店主、名古屋薫が、お店に関係あることや、お店に関係ないこととか、
いろいろ書いたりするかもです
例えば、同じ料理でも、料理人が「愛情を込めて作りました」と言われれば、現状以上に美味しく感じるもの。「いやぁこの料理苦手でねぇ、頑張って作ったんですけどねぇ」なんてことを料理人がポロッと言ってしまったりすると、食べる人にはマイナスのバイアスがかかりまして、美味しさも半減してしまったりとか。
自分を愛するという行為は、その人自身を輝かせる効能が有るのでございます。そしてその輝きは、その人の挙動のみならず、製作物などへも伝搬していきます。料理人や職人さんが自分の仕事に愛情を込めるとき、その大前提として「自分を愛する」という下地があるのでございます。

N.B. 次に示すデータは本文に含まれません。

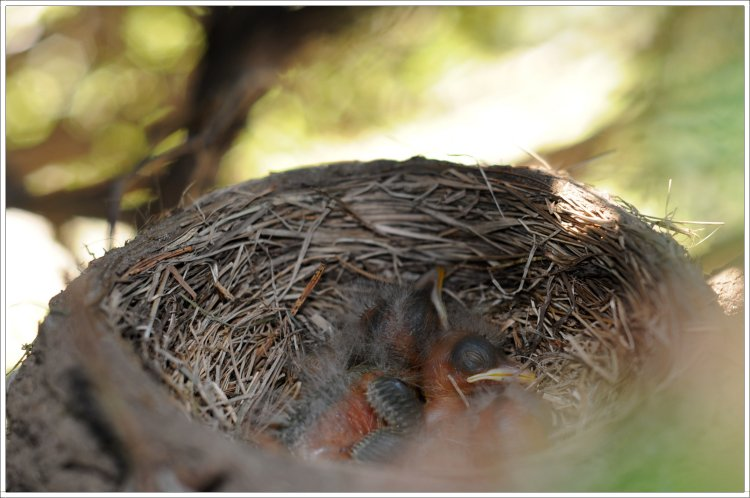 Baby birds sleeping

でも、自愛も度を超すと、「功利主義」や「自己主義」に走ってしまう。そう、今のアメリカ。今、アメリカは、必死で自分の国を愛そうとしている。そこには「他の国の利益を損なってでも」という前書きが付いてしまっている。どうしてそうなるかというと、「他愛」がないから。「たあいない」の他愛でございます。
他愛とは自己犠牲の精神。キリスト教の大原則でございます。キリスト教徒の多いアメリカでこの「他愛」が影を潜めているのは、矛盾と言えば矛盾。精神的な豊かさよりも、経済的な豊かさへの渇望が勝っているということでしょう。
「自愛」の反対語は「他愛」と思いそうですが、実は違う。自愛の反対語は「自愛できない」でございます。冒頭で、自愛の精神が自分の製作物にも伝搬すると申しました。その製作物には「他人」も含まれるのでございます。そう、自愛と他愛は表裏一体。同じ事を表と裏から見ているに過ぎないのでございます。自分を愛するという行為がそのまま、他人を愛する行為につながるのでございます。
と、いうことは、自愛できないと他愛も出来ないということ。自愛できないのに他愛が出来るというのは、これはまやかしの愛情。詐欺師の愛情でございます。自愛しているけど他愛はできないというのは、自己主義。やはり、まやかしの愛情。自分を愛している"つもり"になっているだけでございます。